Write out all of the entries exactly, please.

##### Dataset entries

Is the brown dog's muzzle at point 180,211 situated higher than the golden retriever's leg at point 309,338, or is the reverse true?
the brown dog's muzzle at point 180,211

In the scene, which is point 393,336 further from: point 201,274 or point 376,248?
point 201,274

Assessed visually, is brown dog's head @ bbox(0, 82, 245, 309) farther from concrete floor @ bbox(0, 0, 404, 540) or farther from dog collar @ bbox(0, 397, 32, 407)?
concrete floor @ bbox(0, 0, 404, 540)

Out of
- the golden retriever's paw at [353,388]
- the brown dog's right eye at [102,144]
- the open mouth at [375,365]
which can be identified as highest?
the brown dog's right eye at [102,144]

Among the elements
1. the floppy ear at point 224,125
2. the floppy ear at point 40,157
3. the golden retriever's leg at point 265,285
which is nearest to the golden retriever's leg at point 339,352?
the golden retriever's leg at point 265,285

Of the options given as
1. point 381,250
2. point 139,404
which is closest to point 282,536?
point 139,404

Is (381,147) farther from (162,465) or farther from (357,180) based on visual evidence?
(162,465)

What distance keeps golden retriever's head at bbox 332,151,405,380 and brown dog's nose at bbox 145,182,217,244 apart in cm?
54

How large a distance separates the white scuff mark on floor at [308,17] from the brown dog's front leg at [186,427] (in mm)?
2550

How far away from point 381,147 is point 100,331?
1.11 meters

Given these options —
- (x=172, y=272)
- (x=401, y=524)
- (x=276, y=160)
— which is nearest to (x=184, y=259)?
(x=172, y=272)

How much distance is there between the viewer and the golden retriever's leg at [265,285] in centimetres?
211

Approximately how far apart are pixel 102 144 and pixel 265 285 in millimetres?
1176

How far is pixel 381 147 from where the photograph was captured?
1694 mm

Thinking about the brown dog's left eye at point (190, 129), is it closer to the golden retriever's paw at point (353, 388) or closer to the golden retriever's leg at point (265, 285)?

##########

» Reply to the task:
Is the brown dog's muzzle at point 180,211 situated higher than the golden retriever's leg at point 309,338, or is the reverse true?
the brown dog's muzzle at point 180,211

In the scene, which is point 393,336 further from: point 201,274 or point 376,248?
point 201,274

Assessed visually, is brown dog's head @ bbox(0, 82, 245, 309) farther from concrete floor @ bbox(0, 0, 404, 540) or farther from dog collar @ bbox(0, 397, 32, 407)?
concrete floor @ bbox(0, 0, 404, 540)

Out of
- the golden retriever's paw at [353,388]
- the brown dog's right eye at [102,144]
- the open mouth at [375,365]
which can be identified as highest?
the brown dog's right eye at [102,144]

Among the elements
1. the floppy ear at point 224,125
2. the floppy ear at point 40,157
3. the golden retriever's leg at point 265,285
which is nearest to the golden retriever's leg at point 339,352?
the golden retriever's leg at point 265,285

Of the options given as
1. point 381,250
2. point 139,404
which is closest to point 282,536?
point 139,404

Is (381,147) farther from (162,465) or farther from (357,180) based on visual evidence?
(162,465)

What distance keeps golden retriever's head at bbox 332,151,405,380 and brown dog's nose at bbox 145,182,217,244 apart in cm?
54

How large a distance separates the white scuff mark on floor at [308,17] from the brown dog's front leg at [186,427] (in mm)?
2550

How far away from point 381,147 is point 100,331?
1.11 meters

Given these options —
- (x=172, y=272)
- (x=401, y=524)
- (x=276, y=160)
— which is nearest to (x=184, y=259)?
(x=172, y=272)

How much distance is there between the viewer and the golden retriever's leg at [265,285] in centimetres?
211

Approximately how far apart are pixel 102 144 and pixel 265 285 in millimetres?
1176

How far is pixel 381 147 from where the photograph was captured?
1694 mm

Thinking about the brown dog's left eye at point (190, 129), is it closer to the golden retriever's paw at point (353, 388) or closer to the golden retriever's leg at point (265, 285)?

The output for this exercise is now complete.